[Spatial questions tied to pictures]
* Start *
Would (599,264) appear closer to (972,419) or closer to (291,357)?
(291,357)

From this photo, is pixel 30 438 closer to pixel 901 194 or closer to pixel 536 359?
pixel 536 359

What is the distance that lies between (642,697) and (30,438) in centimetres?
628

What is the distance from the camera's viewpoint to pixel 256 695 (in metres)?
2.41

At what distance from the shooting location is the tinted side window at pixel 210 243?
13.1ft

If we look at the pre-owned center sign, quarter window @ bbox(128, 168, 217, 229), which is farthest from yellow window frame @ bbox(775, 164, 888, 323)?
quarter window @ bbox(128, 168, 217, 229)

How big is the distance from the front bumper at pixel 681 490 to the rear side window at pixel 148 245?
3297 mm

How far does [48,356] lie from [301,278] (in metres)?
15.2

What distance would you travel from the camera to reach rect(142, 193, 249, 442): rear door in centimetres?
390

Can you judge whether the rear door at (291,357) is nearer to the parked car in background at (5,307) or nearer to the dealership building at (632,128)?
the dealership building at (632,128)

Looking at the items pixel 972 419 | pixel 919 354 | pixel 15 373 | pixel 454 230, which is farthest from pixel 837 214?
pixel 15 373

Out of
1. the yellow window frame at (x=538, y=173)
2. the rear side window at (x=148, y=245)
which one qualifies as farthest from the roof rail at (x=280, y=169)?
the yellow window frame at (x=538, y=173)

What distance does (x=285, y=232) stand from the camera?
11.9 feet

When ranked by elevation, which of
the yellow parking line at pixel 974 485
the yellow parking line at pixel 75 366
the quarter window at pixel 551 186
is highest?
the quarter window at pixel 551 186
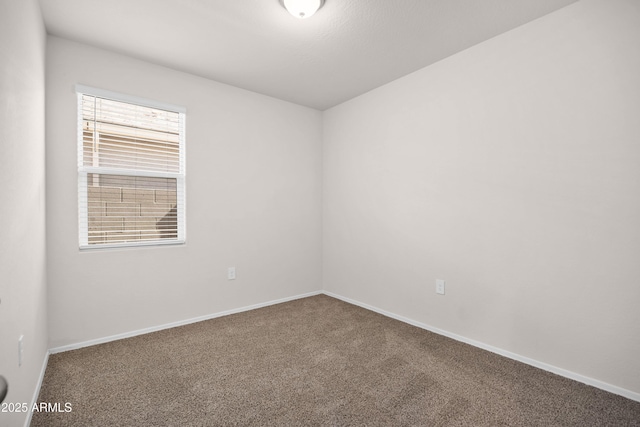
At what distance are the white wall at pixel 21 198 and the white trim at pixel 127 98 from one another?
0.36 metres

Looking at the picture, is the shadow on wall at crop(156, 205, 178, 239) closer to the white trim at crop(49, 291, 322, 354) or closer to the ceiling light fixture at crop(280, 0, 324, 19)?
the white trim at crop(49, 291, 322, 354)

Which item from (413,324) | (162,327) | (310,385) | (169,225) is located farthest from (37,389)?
* End *
→ Problem to work on
From the listing above, print every entry precisely and drop the pictures.

→ Finished task
Would (599,264) appear closer to (972,419) or closer to (291,357)?
(291,357)

From this photo, is pixel 30 438 closer to pixel 901 194 or closer to pixel 536 359?
pixel 536 359

What is the distance that lies between (642,697) and (30,438) in centimetres?
628

What is the distance from the camera's viewpoint to pixel 256 695 (in metres)?
2.41

At what distance from the shooting location is the tinted side window at pixel 210 243?
13.1ft

If we look at the pre-owned center sign, quarter window @ bbox(128, 168, 217, 229), which is farthest from yellow window frame @ bbox(775, 164, 888, 323)?
quarter window @ bbox(128, 168, 217, 229)

How big is the distance from the front bumper at pixel 681 490 to the rear side window at pixel 148 245?
3297 mm

How far does [48,356] lie from [301,278] (in metres)?
15.2

What distance would you travel from the camera to reach rect(142, 193, 249, 442): rear door in centimetres?
390

Can you judge whether the rear door at (291,357) is nearer to the parked car in background at (5,307) or nearer to the dealership building at (632,128)?
the dealership building at (632,128)

Looking at the items pixel 972 419 | pixel 919 354 | pixel 15 373 | pixel 454 230, which is farthest from pixel 837 214?
pixel 15 373

Out of
1. the yellow window frame at (x=538, y=173)
2. the rear side window at (x=148, y=245)
which one qualifies as farthest from the roof rail at (x=280, y=169)?
the yellow window frame at (x=538, y=173)

What distance does (x=285, y=232) stand from the camera?
11.9 feet

When ranked by elevation, which of
the yellow parking line at pixel 974 485
the yellow parking line at pixel 75 366
the quarter window at pixel 551 186
is highest?
the quarter window at pixel 551 186
At what distance are the white wall at pixel 21 198 and the white trim at pixel 127 98 from one another?
0.36 metres

Looking at the picture, is the shadow on wall at crop(156, 205, 178, 239) closer to the white trim at crop(49, 291, 322, 354) or closer to the ceiling light fixture at crop(280, 0, 324, 19)?
the white trim at crop(49, 291, 322, 354)

Which item from (413,324) | (162,327) | (310,385) | (169,225) is located farthest from (37,389)?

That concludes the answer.